**CONSEGNE**
(1) Stabilisci se le seguenti affermazioni concordano con il testo sul Festival di Sanremo, citando per ciascuna le parole decisive: (a) il Festival è giunto alla settantacinquesima edizione; (b) il testo attribuisce a Eliot il verso "Febbraio è il mese più crudele"; (c) secondo il testo, il mainstream in Italia esisterebbe anche senza il Festival.
(2) Nel testo sul Festival di Sanremo, a quale costo viene offerto tutto quel parlare e cantare d'amore?
(3) Porta avanti il testo sul Festival di Sanremo a partire dall'ultima frase riportata.

**ESTRATTO**
Il grande poeta angloamericano Thomas Stearns Eliot nella sua Terra Desolata, iniziava il poema con il verso “Aprile è il mese più crudele”. Per noi italiani, invece, è febbraio il mese più … crudele, forse … Sicuramente quello più viscoso. A febbraio, infatti, veniamo tutti attirati davanti ai nostri televisori che siano LED, plasma o vecchi tubi catodici e restiamo invischiati come insetti sulla carta moschicida dallo strepitoso show nazional popolare: il Festival di Sanremo. Alla faccia dei più accaniti detrattori della manfestazione, non possiamo esimerci da considerare l’importanza e la straordinaria grandezza della kermesse: il più grande monumento al vuoto vacuo che sia mai stato concepito e realizzato per moltissimi decenni. Siamo (nientemeno!) alla settantacinquesima edizione! I critici che più si accaniscono dimenticano che senza il Festival, il mainstream in Italia non esisterebbe. Così come non esisterebbe uno star system di noi altri. Noi abbiamo bisogno di tutto quella farlocca grandeur, di tutto questo sbrodolamento sull’italica creatività artistica e sui personaggi demiurgici che l’incarnano. Poi, un red carpet non lo si nega a nessuno. Ok … è più una stuoia, un tappetino da bagno ma suvvia, è tutto nostro! Il Festival rivierasco è fondamentale. Vi consegno alcuni altri motivi. Scoprire che quella cantante è bellissima e molto aggraziata anche con i vestiti addosso, vale il prezzo del biglietto? La risposta è sì! Chi avrebbe detto che il Festival nella sua fenomenologia più thrilling, avrebbe da anni istaurato la sessione: a volte ritornano? Quante volte, ci siamo chiesti: ma non era morto/a una decina di anni fa? Non so se, effettivamente, riescano a fare miracoli ma sulle riesumazioni non li batte nessuno. Poi, tutto quel parlare e cantare d’amore carnale, tradito, perso, trovato, trovato e perso, perduto e recuperato, pentito e vendicato… tra amanti, madri, figli, padri, sconosciuti consenzienti, alieni, forme di vita primordiali e divinità, chi ce lo regalerebbe (al solo costo del canone RAI)? Perché non parlare d’amore e solo di quello (salvo rarissime eccezioni) mentre il mondo va a fuoco? Perché parlare di un’umanità che non ha mai conosciuto un numero più grande di conflitti regionali come oggi, quando puoi parlare di limonate dure davanti al falò, di desideri erotici strazianti da canide in calore o della sofferenza per la fine di una relazione?

**SEZIONE DATI**
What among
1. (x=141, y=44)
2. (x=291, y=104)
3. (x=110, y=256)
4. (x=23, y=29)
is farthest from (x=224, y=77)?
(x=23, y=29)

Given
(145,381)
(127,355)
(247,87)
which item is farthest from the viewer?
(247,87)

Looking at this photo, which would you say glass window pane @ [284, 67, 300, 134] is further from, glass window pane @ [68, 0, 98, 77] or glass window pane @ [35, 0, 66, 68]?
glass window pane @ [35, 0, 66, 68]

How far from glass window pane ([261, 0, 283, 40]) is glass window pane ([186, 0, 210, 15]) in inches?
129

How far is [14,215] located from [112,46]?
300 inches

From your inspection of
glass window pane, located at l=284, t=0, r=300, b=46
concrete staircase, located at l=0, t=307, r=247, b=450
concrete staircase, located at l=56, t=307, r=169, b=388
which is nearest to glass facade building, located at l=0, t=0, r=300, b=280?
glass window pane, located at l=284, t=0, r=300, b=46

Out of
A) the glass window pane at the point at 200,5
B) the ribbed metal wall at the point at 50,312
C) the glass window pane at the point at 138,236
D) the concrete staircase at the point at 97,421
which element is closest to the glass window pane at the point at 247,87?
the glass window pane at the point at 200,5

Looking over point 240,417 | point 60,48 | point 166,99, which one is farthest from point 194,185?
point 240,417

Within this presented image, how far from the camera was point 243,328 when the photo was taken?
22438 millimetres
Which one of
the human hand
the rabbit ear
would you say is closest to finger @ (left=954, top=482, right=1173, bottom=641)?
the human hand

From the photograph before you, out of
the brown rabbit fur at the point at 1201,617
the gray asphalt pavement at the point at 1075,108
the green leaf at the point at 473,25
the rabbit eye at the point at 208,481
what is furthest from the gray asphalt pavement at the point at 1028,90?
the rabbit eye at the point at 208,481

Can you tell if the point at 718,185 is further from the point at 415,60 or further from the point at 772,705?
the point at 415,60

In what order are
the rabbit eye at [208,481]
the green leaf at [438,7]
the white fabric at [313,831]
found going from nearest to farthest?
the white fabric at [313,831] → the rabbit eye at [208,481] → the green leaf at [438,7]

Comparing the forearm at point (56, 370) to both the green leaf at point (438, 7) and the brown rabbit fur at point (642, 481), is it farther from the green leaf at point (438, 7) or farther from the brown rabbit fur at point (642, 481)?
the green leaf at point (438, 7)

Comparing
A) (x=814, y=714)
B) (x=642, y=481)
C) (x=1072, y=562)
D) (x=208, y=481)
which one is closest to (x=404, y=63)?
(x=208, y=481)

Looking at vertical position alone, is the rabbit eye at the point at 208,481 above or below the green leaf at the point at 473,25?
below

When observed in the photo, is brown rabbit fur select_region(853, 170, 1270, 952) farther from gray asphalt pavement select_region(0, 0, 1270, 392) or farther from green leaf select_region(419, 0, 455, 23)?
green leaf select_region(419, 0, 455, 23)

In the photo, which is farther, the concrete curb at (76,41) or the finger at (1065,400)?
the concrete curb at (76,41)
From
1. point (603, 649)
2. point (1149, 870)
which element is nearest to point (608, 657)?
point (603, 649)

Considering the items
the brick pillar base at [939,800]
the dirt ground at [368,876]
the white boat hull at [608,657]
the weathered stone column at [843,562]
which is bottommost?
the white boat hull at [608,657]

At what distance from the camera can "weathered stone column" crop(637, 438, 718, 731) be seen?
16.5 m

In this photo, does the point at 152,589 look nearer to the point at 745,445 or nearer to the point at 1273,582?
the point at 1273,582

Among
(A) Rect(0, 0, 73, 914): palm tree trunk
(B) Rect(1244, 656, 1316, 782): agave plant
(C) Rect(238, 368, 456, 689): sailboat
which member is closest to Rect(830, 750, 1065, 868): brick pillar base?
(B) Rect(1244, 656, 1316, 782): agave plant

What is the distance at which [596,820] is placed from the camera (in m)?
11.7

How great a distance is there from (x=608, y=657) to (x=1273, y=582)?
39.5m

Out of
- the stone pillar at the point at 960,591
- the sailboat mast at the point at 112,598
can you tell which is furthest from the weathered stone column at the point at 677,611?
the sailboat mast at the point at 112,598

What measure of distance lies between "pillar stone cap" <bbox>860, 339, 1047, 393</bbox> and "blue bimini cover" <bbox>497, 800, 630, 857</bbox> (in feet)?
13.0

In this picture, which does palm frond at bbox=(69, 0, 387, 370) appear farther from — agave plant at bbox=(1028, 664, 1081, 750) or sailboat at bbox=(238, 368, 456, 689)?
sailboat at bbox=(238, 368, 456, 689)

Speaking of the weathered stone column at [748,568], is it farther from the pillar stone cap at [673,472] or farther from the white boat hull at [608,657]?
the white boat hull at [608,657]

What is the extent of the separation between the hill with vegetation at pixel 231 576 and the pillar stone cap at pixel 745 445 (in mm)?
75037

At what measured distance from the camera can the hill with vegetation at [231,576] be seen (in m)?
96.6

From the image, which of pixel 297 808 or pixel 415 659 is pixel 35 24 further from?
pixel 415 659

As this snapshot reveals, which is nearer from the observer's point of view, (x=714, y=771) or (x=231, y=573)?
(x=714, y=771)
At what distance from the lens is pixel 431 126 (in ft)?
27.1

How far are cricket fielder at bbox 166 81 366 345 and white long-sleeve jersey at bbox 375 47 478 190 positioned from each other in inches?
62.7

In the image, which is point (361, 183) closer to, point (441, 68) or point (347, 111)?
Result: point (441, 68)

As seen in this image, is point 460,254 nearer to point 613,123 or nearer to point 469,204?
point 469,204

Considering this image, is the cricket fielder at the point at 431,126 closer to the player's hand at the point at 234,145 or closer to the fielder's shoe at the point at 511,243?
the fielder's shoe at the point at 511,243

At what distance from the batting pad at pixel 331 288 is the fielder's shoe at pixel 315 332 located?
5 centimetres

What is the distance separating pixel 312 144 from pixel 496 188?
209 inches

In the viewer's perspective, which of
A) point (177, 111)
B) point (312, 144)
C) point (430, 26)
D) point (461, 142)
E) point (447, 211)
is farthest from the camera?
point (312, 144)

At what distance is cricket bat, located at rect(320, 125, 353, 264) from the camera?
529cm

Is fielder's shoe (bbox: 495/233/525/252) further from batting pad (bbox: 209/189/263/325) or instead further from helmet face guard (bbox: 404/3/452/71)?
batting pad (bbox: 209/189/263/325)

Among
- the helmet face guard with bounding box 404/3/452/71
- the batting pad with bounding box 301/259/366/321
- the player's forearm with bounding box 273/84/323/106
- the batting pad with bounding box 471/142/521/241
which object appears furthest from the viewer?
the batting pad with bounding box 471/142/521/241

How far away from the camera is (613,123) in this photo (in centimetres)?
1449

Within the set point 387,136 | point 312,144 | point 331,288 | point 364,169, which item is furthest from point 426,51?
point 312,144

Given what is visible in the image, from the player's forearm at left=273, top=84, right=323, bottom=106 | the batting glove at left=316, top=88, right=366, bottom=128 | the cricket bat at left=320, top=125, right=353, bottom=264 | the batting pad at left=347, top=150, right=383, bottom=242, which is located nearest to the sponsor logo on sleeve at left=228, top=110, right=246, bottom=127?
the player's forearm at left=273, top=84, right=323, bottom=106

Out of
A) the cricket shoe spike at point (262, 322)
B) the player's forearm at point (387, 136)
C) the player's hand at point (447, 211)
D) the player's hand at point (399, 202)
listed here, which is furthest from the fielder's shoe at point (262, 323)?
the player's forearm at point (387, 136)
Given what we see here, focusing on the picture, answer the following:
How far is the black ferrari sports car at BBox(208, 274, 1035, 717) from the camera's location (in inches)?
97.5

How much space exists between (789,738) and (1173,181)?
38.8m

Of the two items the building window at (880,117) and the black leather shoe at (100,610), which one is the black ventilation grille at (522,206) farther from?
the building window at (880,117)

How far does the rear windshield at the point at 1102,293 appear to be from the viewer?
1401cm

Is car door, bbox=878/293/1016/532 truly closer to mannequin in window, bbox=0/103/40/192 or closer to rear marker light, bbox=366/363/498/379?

**SOLUZIONI**
(1)
(a) Sì: «Siamo (nientemeno!) alla settantacinquesima edizione!»
(b) No: «iniziava il poema con il verso “Aprile è il mese più crudele”»
(c) No: «senza il Festival, il mainstream in Italia non esisterebbe»

(2) Al solo costo del canone RAI.

(3)
Poi, non c’è niente di più transgenerazionale della kermesse! I nonni seduti sul divano accanto ai nipoti: i primi che seguono quei big che erano giovani nel Paleozoico (e non se li ricordano), i secondi che attendono i nuovi bad guys della italica canzone, rapper e trapper. E, continuando a parlare della funzione miracolistica di Sanremo, questi ultimi ci arrivano in versione da diporto, depotenziati. Niente sessissmo, scurrilità, droga, AK 47, crimine, autotune ma una commuovente e orgogliosa accettazione di non aver ancora superato la fase dell’egocentrismo infantile, nonostante ormai siano grandicelli.
A Sanremo cantano tutti! Nella cornice più fiorita della Liguria, si esibiscono voci che stanno al canto come una centrale a carbone sta al green deal. Ovviamente, non parlo di chi (magari) non è intonatissimo ma è comunque capace di farti arrivare il messaggio. Poi, au contrair, ci sono due o tre vocalist che potrebbero cantare l’elenco del telefono (per chi si ricorda cosa fosse …) facendoti venire una spanna di pelle d’oca. Niente rock, però. E’ bandito. Non funziona e potrebbe far spuntare un pensiero intelligente a qualcuno. E’ un genere che ha questa controindicazione.
Non importa, gente! Piaccia o non piaccia, Sanremo è inequivocabilmente Sanremo. E’ e sarà lì in agguato con le sue polemiche e i suoi ospiti, con gli artisti che si amano e quelli che si odiano tra questioni creative e di corna. Cosa c’è di meglio per alimentare il patrio prurito? E poi, gli autori! Quelli che sono sempre gli stessi! Ma sono quelli di Sanremo!!! Quelli che sanno cosa scrivere per quella manifestazione. Non importa se in undici hanno scritto quasi il settanta per cento dei brani! A Sanremo non si rischia l’omologazione, è la certezza da anni (salvo qualche rara e gradita eccezione).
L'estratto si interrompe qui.